Chicken-fried steak has nothing to do with chicken and comes deep-fried in batter smothered in milk gravy.  What passes for hot salsa on the west coast wouldn’t even rate as mild pasta sauce in Texas.  Anyone for prickly pear salad?  Fried rattlesnake?  Rapi-pie?  Poutine—gravy, BBQ Sauce, and cheese curds on French Fries.  Hodge Podge?  Canadians wear out their kidneys attempting to get a buzz off most American Beer.  In some provinces it would be too low in alcohol content to legally rate as beer and patrons would accuse the barkeep of watering down his draft. Anyone for possum, squirrel, grits?  Grits to me seemed like watery cream of wheat. Biscuit and chicken gravy?

 

Along the East Coast a black flag indicates a hurricane is on the way.  Coastal areas have signs marking the storm surge levels, evacuation routes, and public shelters.

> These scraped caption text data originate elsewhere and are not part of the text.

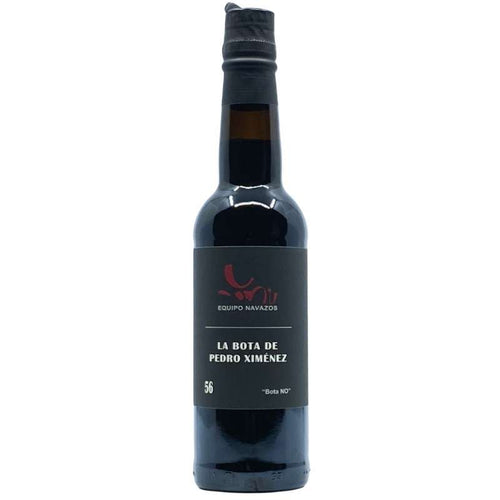 Equipo Navazos 56 La Bota Pedro Ximenez Bota NO 375ml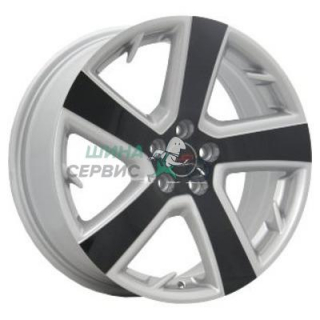 7x17/5x114,3 ET55 D56,1 Concept-SB504 S+B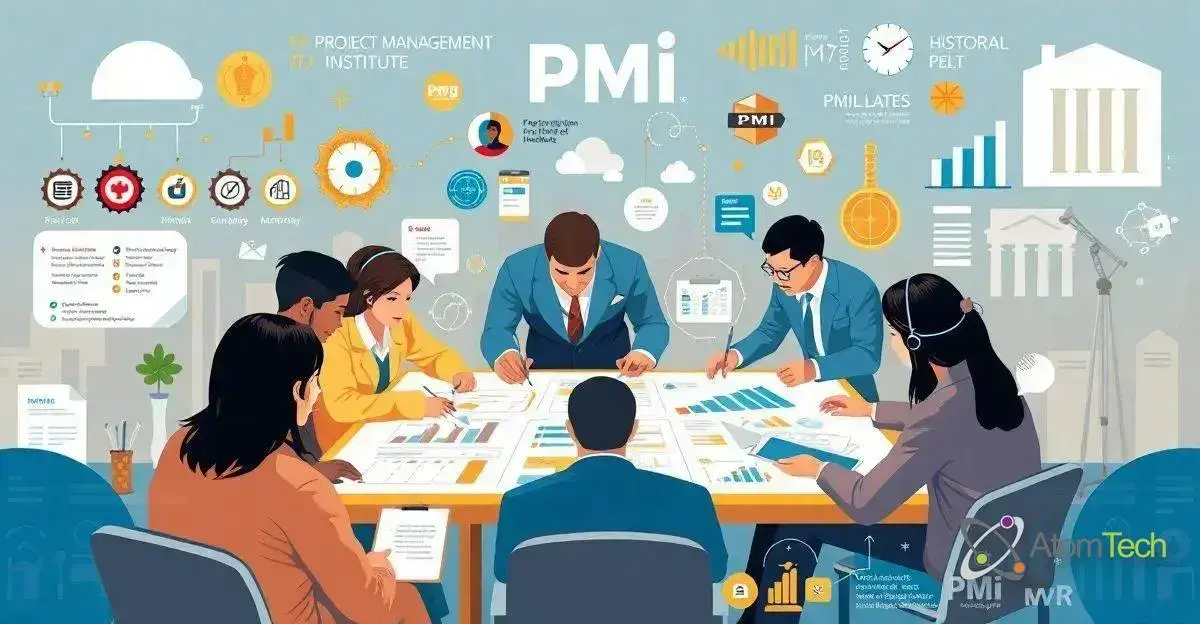 História e Missão do PMI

At least they generally get fairly good advance warning.  In the Mid-West if the sky turns greenish-purple and the siren goes off you have five minutes or less to make it to your storm cellar or the lowest or most protected area in your home before the tornado hits.  On the west coast tsunami warning signs mark evacuation routes to high ground.  If the tsunami siren starts undulating make tracks for safe ground.  Unfortunately science has yet to perfect a method of predicting earthquakes in other than geologic time-frames.  California highways are shut down when there are major rain showers—they are not built to shed water.  In Seattle and Vancouver snow brings all traffic to a standstill—no one has snow tires and the municipalities have no ploughs.  On the west coast expensive homes are built in areas prone to brush fires, land slides, and coastal erosion; Miami is built on a sand bar.  In the Rocky Mountains no stopping signs mark areas prone to avalanches and land slides.

 

In Florida one is cautioned to beware of plunging into a fire-ant colony and not to feed the crocodiles.  In Texas turning over rocks or logs is likely to disturb a scorpion and walking past tall grass calls for care lest it be inhabited by a rattler.  If you camp and leave your boots out it’s wise to tap them out before putting them on to dislodge potential tarantulas or scorpions inside.  In Texas and New Mexico look fast because as Wiley E Coyote will tell you Roadrunners are quick.  In Saskatchewan and Manitoba Greater Prairie Chickens, a large bird over a foot tall will freeze in the middle of the road and refuse to move believing this makes them invisible.  One didn’t move until I nudged him with my bumper—I wonder why they’re endangered.  In bear and mountain lion country make lots of noise and don’t fall behind or strike out ahead of the pack.  If you encounter a bear back away slowly and do not establish eye contact—remember, black bears are excellent climbers.  It charged make lots of noise and as a last option play dead and protect your vitals.  For cat encounters one is advised to look at big as possible and to charge first.  If attacked fight back aggressively.  Don’t hike alone, in their territory these animals consider us prey. 

 

The world may be a dangerous place but man is still the most dangerous creature in it and highway traffic the most dangerous place to be.  Seeing a full-page spread on the ten most wanted in the Coastal News in Southern California was hardly an inducement to become a tourist.  Learning that in LA a policeman is killed weekly makes one wonder why anyone would answer a full page ad placed in the local tourist brochures.  Graffiti, vandalism, theft, and gang activity mar too many urban areas and the cliché about billboards blocking a view of the natural wonders they would advertise is all too real.  Despite these concerns common sense is still one’s best protection and a locked vehicle one’s best defence. At home or abroad don’t leave valuables in plain sight.